• **Extracted entries**
--------------------------------
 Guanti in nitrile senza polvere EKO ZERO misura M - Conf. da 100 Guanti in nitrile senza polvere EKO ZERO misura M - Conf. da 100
--------------------------------
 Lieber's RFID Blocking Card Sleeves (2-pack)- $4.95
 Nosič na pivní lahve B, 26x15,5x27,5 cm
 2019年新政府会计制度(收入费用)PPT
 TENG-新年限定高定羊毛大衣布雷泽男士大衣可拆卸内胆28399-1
--------------------------------
• **Problem**
Set down the lines of the records from the line with "Lieber's RFID Blocking" to the line with "TENG-新年限定高定羊毛大衣布雷泽男士大衣可拆卸内胆28399-1", both included, reproducing each one character for character.

• **Exercise output**
 Lieber's RFID Blocking Card Sleeves (2-pack)- $4.95
 Nosič na pivní lahve B, 26x15,5x27,5 cm
 2019年新政府会计制度(收入费用)PPT
 TENG-新年限定高定羊毛大衣布雷泽男士大衣可拆卸内胆28399-1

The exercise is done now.